Whoops, bad math. After I left I got thinking, got the last term wrong.

Should be.

sqrt of (thermal noise of Rf * gain)

hate it when i do that.

Yes, R2, not R1...

I will not go into as much detail as the TI app note, which hopefully will keep things a little clearer.

- Carl

EE

Hi Carl,

Running the numbers. for 5534, 1k in, 1Meg feedback, gain =1000, using 3.5 nV and 1.5 pA.

Vn=3.5uV

sqrt---Inputcurrentnoise*Rs*G*G=1.5uV

sqrt---Rs thermal*G*G=4.1uv

Inputcurrentnoise*Rf=1.5uV

sqrt---Rf thermal*G=4.1uV

So looks like in this case, since G=1000 and Rs and Rf differ by a factor of 1000 then

Rs and Rf tie as the bad guys, with op amp voltage noise coming in a close second. (diplomatic of em)

Change the numbers a bit and a different horse wins.

Anyway run the numbers on your calculator.

Back to work.

Them buttons don't push themselves you know.

EE

Hi Guys,

For the above example the total noise (sqrt sum of sqs) is
7.1uV.

Dropping the input resistor to 100 ohms and feedback to 100,000 ohms, the total noise is 3.9 uV.

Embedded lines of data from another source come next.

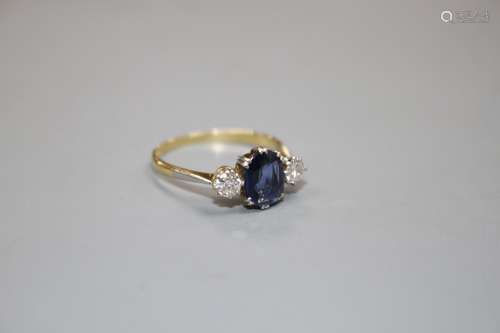 An 18ct and Plat, sapphire and diamond set three stone ring, size O/P, gross weight 2.3 grams.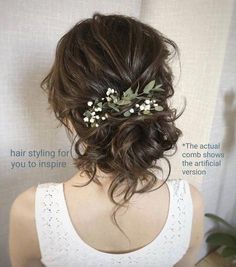 the back of a woman's head wearing a white top with flowers in her hair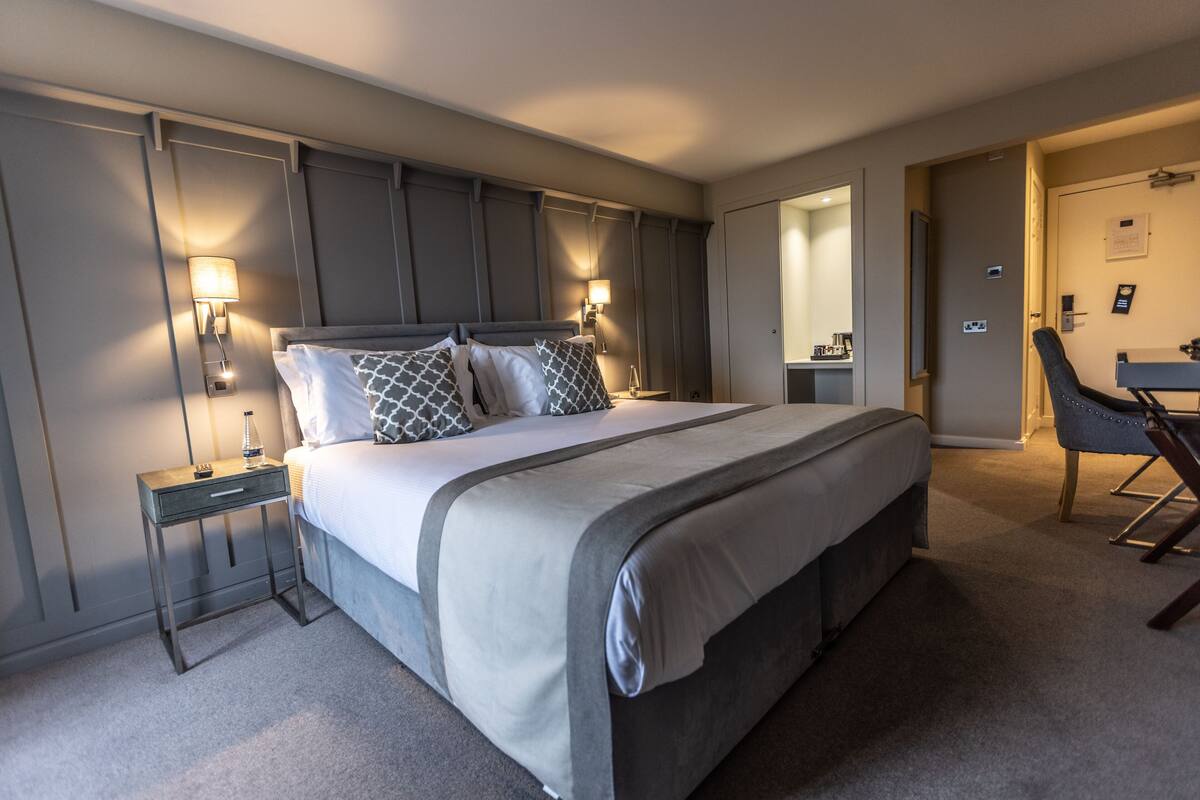 A modern hotel room with a large bed, bedside lamps, a desk, and a chair.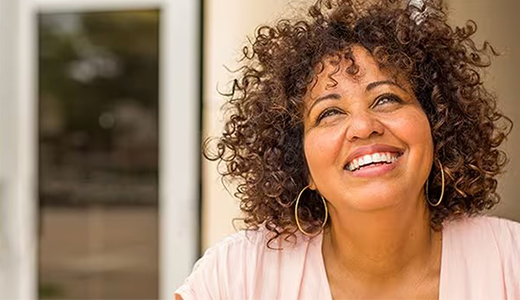 Woman looking up and smiling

This is getting close to the 3.5 uV of the opamp input voltage noise. Therefore dropping them further won't help as much, and make other problems.

The contribution of noise by the input and feedback resistor is still equal but less.

I put this one in MathCad now and so playing around.

EE

Hi Carl,

So seems the feedback resistor does matter (especially 1Meg), as you mentioned there.

Think I said that once, along time ago, in another forum.

Got alot of Johnson noise for it, if I remember right.

Got corrected.

heh heh

EE

Hi Eric,

Hope you're getting this.

Part of Classwork.

There will be a test.

Performance.

So build it yourself, lots of time, hmmmm, Receipe.

Take a 1.0 nV/rtHz or less JFet, add a drain resistor, add opamp, close loop on whole thing.

No not that easy, but not that bad either.

Good start?

Page 3... explains "noise bandwidth".

Hi Carl,

Going back to 4) in your first write up (inverting opamp), I still can't get my head around the statement "Total noise depends on the value of R2 and gain, not R1"

In the case of R1 = 1k and R2 = 10k, voltage noise for the resistors = 4nV and 13nV respectively (figures rounded and rt/Hz implied). Using your formula, I get a total noise output of 42.05nV, of which 40nV is contributed by R1 and the opamp gain.

Eric.

I've decided I don't like the way I worded that statement... clearly, R1 contributes noise and, in fact, for any gain > 1, it contributes more noise than R2. What I was trying to show is that, often, you can get a noise equation in a form where it's very easy to see certain trade-offs, and to quickly "back out" the component values you need to achieve a certain noise.

For the inverting opamp, vn^2 = 4KT*R2*(1+G) shows that, for a given required gain, I can express noise solely as a function of R2. I could also express noise solely as a function of R1: vn^2 = 4KT*R1*G*(1+G). Perhaps this second expression is more useful in a PI front-end, as we are more concerned about the value of R1 (in limiting the current through the clamping diodes) than the value of R2.

The 3rd page shows a similar end result, where the noise of a simple RC low-pass filter is KT/C. Obviously, the resistor is the source of the noise, but in designing the circuit you would select the capacitor value for the desired maximum noise, then back into the resistor value needed for the cutoff frequency. This is, in fact, how ADC sample-and-holds are designed.

So I hereby reword my statement: "Note that the total noise can be reduced to just R2 and the gain, which simplifies calculations. It can also be reduced to just R1 and the gain."

- Carl

EE

Hi Gentlemen,

Carl, good forum, had to think about that last statement for a bit.

Then realized that R1 and gain works because R2 is defined by gain and R1.

R2 and gain works because R1 is defined by gain and R2.

since gain magnitude is R2/R1, of course.

Yes my shorthand numbers up there are /rtHz.

So 7.1 uV/rtHz times sqrt of bandwidth (100,000) times 6 to convert to peak to peak = 13.5 mV

Ran bunch of numbers interesting results.

1k in and 10k feedback and 5534 makes 0.071 uV/rtHz.
but when you gain it up a 100 then equals 7.1uV.

Voltage noise 3.5 uV. so that is min. till change amp.

So Eric you should see about 15 to 20 mV peak to peak noise on the scope on your circuit. If alot higher then you got some noise that is not part of these parts.